APPLY WHAT YOU READ →
1/ In the news story about Louis Rogers, what did he use to melt snow for water?
2/ Extend the news story about Louis Rogers, picking up right after its final sentence.

SUPPLIED PASSAGE →
------------------------

After sitting in his stuck Cadillac on a remote mountain road for four days, Louis Rogers thought he was a goner.

The 67-year-old Lakeside musician had left the Flathead Thursday on a trip to Calder, Idaho, where he was going to perform for some friends.

After reaching the St. Regis area, Rogers thought he would try an alternative way to Avery, Idaho, on a route called the Gold Creek Road.

The road was plowed free of snow for several miles, but eventually conditions started to deteriorate.

About nine miles in, Rogers was looking for places to turn around, but he got stuck in a snowbank instead.

In an interview Monday, Rogers said walking out was not an option because of health problems that include diabetes and a history of heart problems. Rogers started taking some measures for survival, such as using an energy-drink can to melt snow for water.

He turned his car on intermittently to warm up on cold nights.

One night, he flashed his headlights at an airplane that was flying over, and he believes he got the  pilot’s attention, “but nothing came of it.”

He didn’t know it at the time, but a huge search was under way by the weekend involving more than 200 friends and relatives along with multiple law enforcement agencies.

By Sunday, he was weak from having no food and he was losing hope.

------------------------

(Stored data entries)
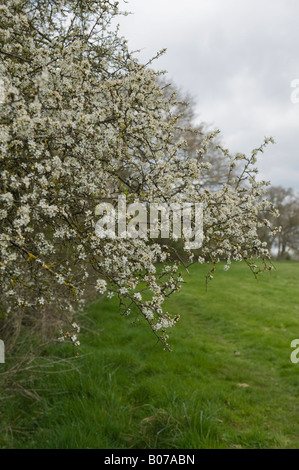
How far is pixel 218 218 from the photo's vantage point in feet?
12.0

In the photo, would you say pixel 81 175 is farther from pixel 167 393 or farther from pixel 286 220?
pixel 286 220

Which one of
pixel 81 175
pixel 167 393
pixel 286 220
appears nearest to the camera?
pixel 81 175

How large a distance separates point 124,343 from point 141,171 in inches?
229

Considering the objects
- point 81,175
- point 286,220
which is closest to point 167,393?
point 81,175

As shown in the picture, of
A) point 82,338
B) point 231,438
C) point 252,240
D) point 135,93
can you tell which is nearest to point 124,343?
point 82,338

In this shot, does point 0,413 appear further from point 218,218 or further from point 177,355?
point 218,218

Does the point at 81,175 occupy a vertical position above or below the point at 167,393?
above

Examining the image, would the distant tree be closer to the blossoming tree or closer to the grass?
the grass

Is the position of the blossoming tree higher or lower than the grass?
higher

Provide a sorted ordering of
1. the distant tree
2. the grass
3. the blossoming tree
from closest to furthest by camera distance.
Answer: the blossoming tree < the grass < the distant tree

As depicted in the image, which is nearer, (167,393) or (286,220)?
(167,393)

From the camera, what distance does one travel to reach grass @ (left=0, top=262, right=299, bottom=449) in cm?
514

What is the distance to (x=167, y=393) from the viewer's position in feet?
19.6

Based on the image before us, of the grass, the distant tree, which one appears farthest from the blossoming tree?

------------------------

TASK-BY-TASK ANSWERS →
1/ An energy-drink can.

2/
Four days had passed, and he had seen nobody, only a lone wolf that came near the car at one point. He started to pen a goodbye letter.

“I accepted that I was gone, because I’m not in the best of health,” Rogers said. “I just got the letter wrote, telling good-byes” to his friends and relatives.

It just so happened that on Sunday, a couple from Coeur d’Alene, Idaho, decided to go on a drive in the St. Regis area. Scott and Penny Kalis had a four-wheel-drive vehicle and were able to get up as far as Rogers did on the Gold Creek Road.

“They said, ‘What are you doing way up here?’ And I said, “Dying, come in here and look,’” said Rogers, who showed them his letter.

Rogers said he was extremely weak by the time the Kalises got him to St. Regis. There, he encountered a Kalispell-area friend, Melvin Oftedahl, who informed Rogers that he and a lot of other people were looking for him.

“I guess I had way over 200 people looking for me. I had the FBI looking for me and I’ve never had them looking for me before,” Rogers said.

“I want to thank everybody who was looking for me and saying prayers for me. I love them all,” Rogers said. “You never know the friends that you have until something like this happens. I just feel really fortunate to have these friends.”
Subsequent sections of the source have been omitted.